>When Schmid compared these aspects of celebrity faces to those of non-celebrities, she found that the average attractiveness score out of 10 for non-celebrities was between 4-5 while celebrities tend to score at a minimum of 6. According to her algorithm, celebrities are significantly more attractive than non-celebrities with top scorers including Brad Pitt, George Clooney, Kate Upton, and Miley Cyrus.
I had the same question, it seems silly to build a collection of copyrighted content and apply your own copyright to it.
I guess the argument is the same one all the AI people are relying on: I built this collection of fair use material and I am applying my copyright to the product of my work. I wouldn't want to argue that one in court.

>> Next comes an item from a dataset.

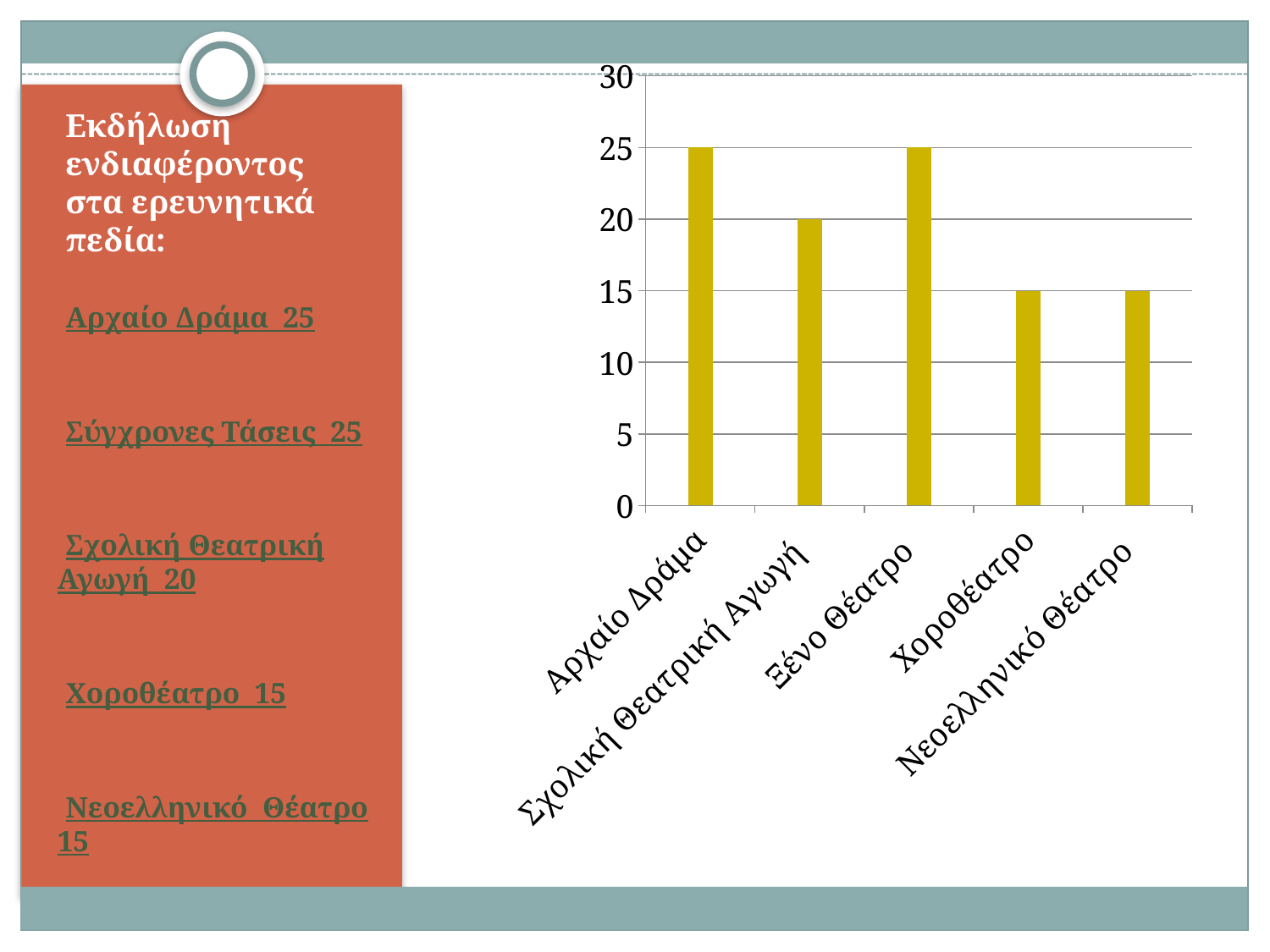
What is the value for Ξένο Θέατρο? 25 What is the value for Αρχαίο Δράμα? 25 What is the highest value shown on the vertical axis of the chart? 30 What is the value for Σχολική Θεατρική Αγωγή? 20 What type of chart is shown on the slide? bar chart What is the difference between the values for Αρχαίο Δράμα and Σχολική Θεατρική Αγωγή? 5 Is the value for Χοροθέατρο greater or less than 20? less How many categories are plotted on the chart? 5 What is the value for Νεοελληνικό Θέατρο? 15 Which is larger, the value for Σχολική Θεατρική Αγωγή or the value for Νεοελληνικό Θέατρο? Σχολική Θεατρική Αγωγή What is the difference between the values for Ξένο Θέατρο and Χοροθέατρο? 10 What is the value for Χοροθέατρο? 15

IANAL: As far as I know, making the compilation earns you a copyright. But for a reader to make a copy, they need licenses from you and from the copyright holders of all the images. So in this case maybe the release notice that you quoted means that there is still all the image copyrights to obtain licenses for.
Fair use is a justification for why copyright restrictions may not apply in a given scenario, not a license to apply new legal restrictions to work you do not own.
https://psych-neuro.com/2016/04/04/hollywood-beauty-does-fam...
>When Schmid compared these aspects of celebrity faces to those of non-celebrities, she found that the average attractiveness score out of 10 for non-celebrities was between 4-5 while celebrities tend to score at a minimum of 6. According to her algorithm, celebrities are significantly more attractive than non-celebrities with top scorers including Brad Pitt, George Clooney, Kate Upton, and Miley Cyrus.